The latter two layers are kind of exclusive: you pay one or the other, and VAT is deductible from your costs in many scenarios (e.g. buying gear for work deducts in VAT you have to pay). Some people will say VAT is not you who pays it (it's your customers), but that's money you deduct from the bill shown to your clients so it's effectively a "tax", much like what you charge for your own service needs to take into account individual income tax.

Other than that there are multiple overhead costs (the "cost of doing business") such as electricity, accountant fees, among others (maybe you rent an office space, maybe you pay for a company car...). These aren't taxes and they are kit you can somewhat make private use of without "the man" figuring out, but they are meaningful to the bottom line.

All in all using a one-man company adds a lot of work and cost, just like owning a single house does.

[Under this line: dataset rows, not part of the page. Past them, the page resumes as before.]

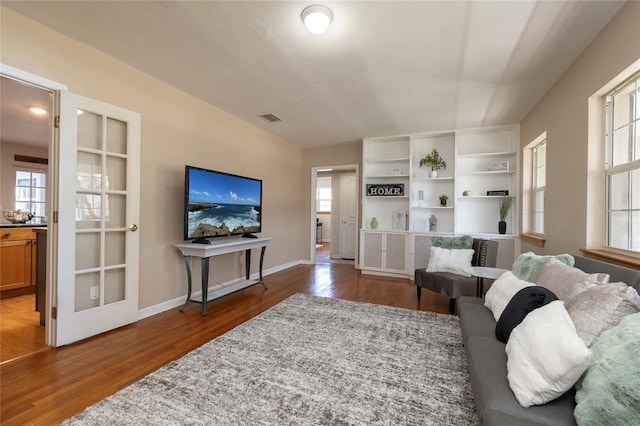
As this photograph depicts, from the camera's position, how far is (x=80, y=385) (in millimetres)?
1837

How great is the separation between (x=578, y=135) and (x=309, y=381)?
2959mm

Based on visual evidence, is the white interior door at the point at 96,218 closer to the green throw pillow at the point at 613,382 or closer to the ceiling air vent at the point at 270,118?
the ceiling air vent at the point at 270,118

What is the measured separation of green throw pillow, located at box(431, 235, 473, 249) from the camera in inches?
139

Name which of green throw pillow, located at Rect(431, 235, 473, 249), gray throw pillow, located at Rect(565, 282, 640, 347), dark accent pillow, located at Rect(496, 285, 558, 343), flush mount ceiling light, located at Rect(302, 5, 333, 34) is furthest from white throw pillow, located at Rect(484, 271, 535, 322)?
flush mount ceiling light, located at Rect(302, 5, 333, 34)

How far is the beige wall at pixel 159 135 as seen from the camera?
2230 millimetres

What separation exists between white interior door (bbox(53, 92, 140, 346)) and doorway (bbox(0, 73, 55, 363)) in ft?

But for IT contractors it pays big compared to being exploited by larger companies as a salaried employee. Especially because you get to chose to be paid by the most profitable client and country. Clients who contract IT services do so because they have trouble hiring individuals in other countries to the legality of it, so if they pay a service to a company that can provide it remotely, that's not as troublesome for them. So setting up a company yourself to "sell" services to these, remotely, is one of the most profitable ways to work, and IT people like us have it easy to be able to do so. Most other lines of work you have to "be there", even some very specialized stuff such as medical or academic/scientific work requires some local integration level at a point, which cannot compare to what IT personnel can do remotely.

The one, maybe 2 difficulties in IT contracting work though are: getting the right connections for a steady influx of profitable clients (this can take DECADES to achieve without luck) and, the most obvious one, you will REALLY have trouble with vacations or any form of time off, because you're not getting paid when not working. You don't get the big perks of big companies: medical insurance packages, company-sponsored retirement plans, sick days or personal time off, parental leave... You have to be making QUITE the buck to compensate for all of those, or be a total, responsability-free workaholic, or manage it all so well those issues are diluted.